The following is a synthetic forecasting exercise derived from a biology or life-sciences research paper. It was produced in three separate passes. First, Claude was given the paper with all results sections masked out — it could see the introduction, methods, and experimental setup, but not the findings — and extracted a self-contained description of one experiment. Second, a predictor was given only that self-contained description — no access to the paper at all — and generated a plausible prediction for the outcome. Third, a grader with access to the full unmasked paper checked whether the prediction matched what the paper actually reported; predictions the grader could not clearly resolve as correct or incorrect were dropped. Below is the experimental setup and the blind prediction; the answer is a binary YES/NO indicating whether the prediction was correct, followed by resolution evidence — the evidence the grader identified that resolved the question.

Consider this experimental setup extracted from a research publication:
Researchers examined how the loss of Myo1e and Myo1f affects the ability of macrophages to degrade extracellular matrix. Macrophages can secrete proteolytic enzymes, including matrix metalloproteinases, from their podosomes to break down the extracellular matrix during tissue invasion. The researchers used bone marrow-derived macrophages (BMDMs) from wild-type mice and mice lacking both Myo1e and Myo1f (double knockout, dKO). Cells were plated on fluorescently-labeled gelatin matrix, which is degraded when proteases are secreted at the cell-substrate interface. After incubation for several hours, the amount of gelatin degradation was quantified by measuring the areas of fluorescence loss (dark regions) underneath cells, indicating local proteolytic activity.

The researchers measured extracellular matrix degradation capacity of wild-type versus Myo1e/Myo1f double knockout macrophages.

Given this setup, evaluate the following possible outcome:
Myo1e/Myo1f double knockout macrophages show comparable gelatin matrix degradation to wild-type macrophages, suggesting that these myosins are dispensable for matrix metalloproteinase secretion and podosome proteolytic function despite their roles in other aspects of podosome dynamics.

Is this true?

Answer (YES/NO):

------

> **Your instructions**
All the lines above are to be copied exactly, with none left out.

> **Answer space**
The following is a synthetic forecasting exercise derived from a biology or life-sciences research paper. It was produced in three separate passes. First, Claude was given the paper with all results sections masked out — it could see the introduction, methods, and experimental setup, but not the findings — and extracted a self-contained description of one experiment. Second, a predictor was given only that self-contained description — no access to the paper at all — and generated a plausible prediction for the outcome. Third, a grader with access to the full unmasked paper checked whether the prediction matched what the paper actually reported; predictions the grader could not clearly resolve as correct or incorrect were dropped. Below is the experimental setup and the blind prediction; the answer is a binary YES/NO indicating whether the prediction was correct, followed by resolution evidence — the evidence the grader identified that resolved the question.

Consider this experimental setup extracted from a research publication:
Researchers examined how the loss of Myo1e and Myo1f affects the ability of macrophages to degrade extracellular matrix. Macrophages can secrete proteolytic enzymes, including matrix metalloproteinases, from their podosomes to break down the extracellular matrix during tissue invasion. The researchers used bone marrow-derived macrophages (BMDMs) from wild-type mice and mice lacking both Myo1e and Myo1f (double knockout, dKO). Cells were plated on fluorescently-labeled gelatin matrix, which is degraded when proteases are secreted at the cell-substrate interface. After incubation for several hours, the amount of gelatin degradation was quantified by measuring the areas of fluorescence loss (dark regions) underneath cells, indicating local proteolytic activity.

The researchers measured extracellular matrix degradation capacity of wild-type versus Myo1e/Myo1f double knockout macrophages.

Given this setup, evaluate the following possible outcome:
Myo1e/Myo1f double knockout macrophages show comparable gelatin matrix degradation to wild-type macrophages, suggesting that these myosins are dispensable for matrix metalloproteinase secretion and podosome proteolytic function despite their roles in other aspects of podosome dynamics.

Is this true?

Answer (YES/NO):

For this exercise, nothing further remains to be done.